Planning officers criticise 'standard method' put forward by Government for revising National Planning Policy Framework
The ‘standard method’ for assessing housing need proposed by the Government would be a “huge mistake”, planners have said.
In its response to the Government’s proposed reforms to the National Planning Policy Framework (NPPF), the Planning Officers Society (POS) said the planning system was “not fundamentally broken, but it has been damaged by ill-considered and misplaced changes made over recent decades”.
The POS said a ‘standard method’ was needed but the stock-based method proposed would be a proxy, unrelated to an area’s housing need, and would not reflect a location’s ability to grow and provide supporting infrastructure.
“There are some huge anomalies in the numbers that have been published and these will provide further fuel for those areas that are resistant to growth,” the response said.
It explained: “POS considers the proposed ‘standard method’ to be a huge mistake. As local planners we need to have a conversation with our communities and politicians about housing our population; it is both an emotional and a technical conversation.
“The ‘standard method’ must be based on understanding the quantum and nature of the people who need to be housed in the future and converting that into housing numbers and types.
“An abstract proxy number of homes does not enable us to do that and will perpetuate the anti-growth problems of the past and result in continued failure to deal with the housing crisis.”
The POS also objected to councils being held responsible for meeting a housing delivery test, which it said: “Measures, and punishes, local planning authorities for the delivery of housing in their area.”

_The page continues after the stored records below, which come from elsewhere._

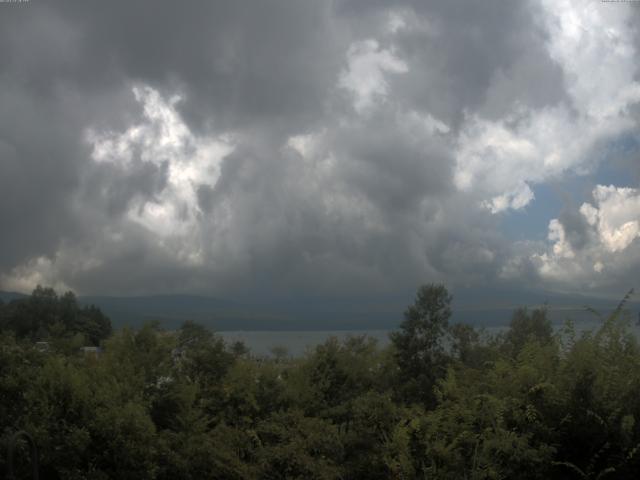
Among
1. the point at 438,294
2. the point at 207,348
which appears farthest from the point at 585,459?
the point at 438,294

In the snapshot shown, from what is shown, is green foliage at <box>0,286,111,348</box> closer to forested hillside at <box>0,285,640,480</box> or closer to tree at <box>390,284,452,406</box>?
tree at <box>390,284,452,406</box>

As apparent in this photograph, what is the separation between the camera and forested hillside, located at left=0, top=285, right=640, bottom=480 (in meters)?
8.96

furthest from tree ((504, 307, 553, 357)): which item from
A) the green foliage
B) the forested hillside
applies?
the green foliage

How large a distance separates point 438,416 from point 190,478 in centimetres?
500

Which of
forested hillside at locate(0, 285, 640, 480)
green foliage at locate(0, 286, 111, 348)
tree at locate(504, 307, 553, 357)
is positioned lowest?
forested hillside at locate(0, 285, 640, 480)

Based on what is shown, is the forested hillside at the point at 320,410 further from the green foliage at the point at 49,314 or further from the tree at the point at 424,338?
the green foliage at the point at 49,314

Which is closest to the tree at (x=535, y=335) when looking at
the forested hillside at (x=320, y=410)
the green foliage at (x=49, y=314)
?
the forested hillside at (x=320, y=410)

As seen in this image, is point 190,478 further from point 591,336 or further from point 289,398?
point 591,336

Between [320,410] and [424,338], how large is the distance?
310 inches

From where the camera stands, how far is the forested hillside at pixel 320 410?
8961 millimetres

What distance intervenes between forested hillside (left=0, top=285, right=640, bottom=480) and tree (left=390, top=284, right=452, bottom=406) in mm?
1626

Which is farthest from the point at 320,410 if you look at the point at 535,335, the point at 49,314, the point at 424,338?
Answer: the point at 49,314

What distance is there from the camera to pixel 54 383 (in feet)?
40.1

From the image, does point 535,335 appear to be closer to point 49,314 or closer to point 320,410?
point 320,410
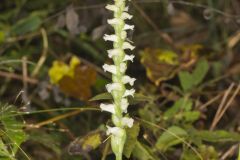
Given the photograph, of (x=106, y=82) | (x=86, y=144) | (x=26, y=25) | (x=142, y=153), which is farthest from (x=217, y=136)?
(x=26, y=25)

It said it was “self evident” that homes are delivered by housebuilders and not by councils, which could only grant planning consents.
The current low level of residential planning applications reflected macroeconomic factors, rising construction costs and construction workforce shortages, plus the availability of finance to build and buy homes, all of which were unrelated to the planning system.
The housing delivery test “is therefore fundamentally unjust and needs to be scrapped”, the POS said, since it would penalise councils for something beyond their control.
If the test remained in place alongside the ‘standard method’ “many more local planning authorities will overnight fail the [test] and have the prospect of handling a myriad of unplanned, speculative housing applications relying on the tilted balance to gain consent”.
That might be justified for a council without an up-to-date local plan, but “it is not justified or fair in the context of the [test]..
“This will increase pressures on already over-stretched planning services, add to the low morale in the sector and the exodus of planners both to the private sector and out of the sector. “
If the Government persisted with the housing delivery test “it must follow that housebuilders should be held to account for not implementing their consents".
The POS said councils should gain powers to compulsorily purchase stalled sites through a revised procedure that would force their sale, rather than the public sector having to acquire them.
Planning reforms’ success was dependent on resources and “all of Government’s plans must be seen through this lens because to do otherwise will guarantee failure”.
The POS said green belt should be viewed as urban containment zones not as an environmental policy, as they were primarily designed to stop urban sprawl.
Development on less valuable land in ‘grey belts’ is among Government proposals but the POS said this “could perpetuate this misunderstanding of the green belt with the notion that there are good and bad parts to it: at the most fundamental level, all parts of the green belt perform well because they stop [sprawl] and, as a corollary, assist in urban regeneration”.
The NPPF should have an explicit ’brownfield first’ strategy with green belt sites reviewed only in cases of unmet housing need, the society said.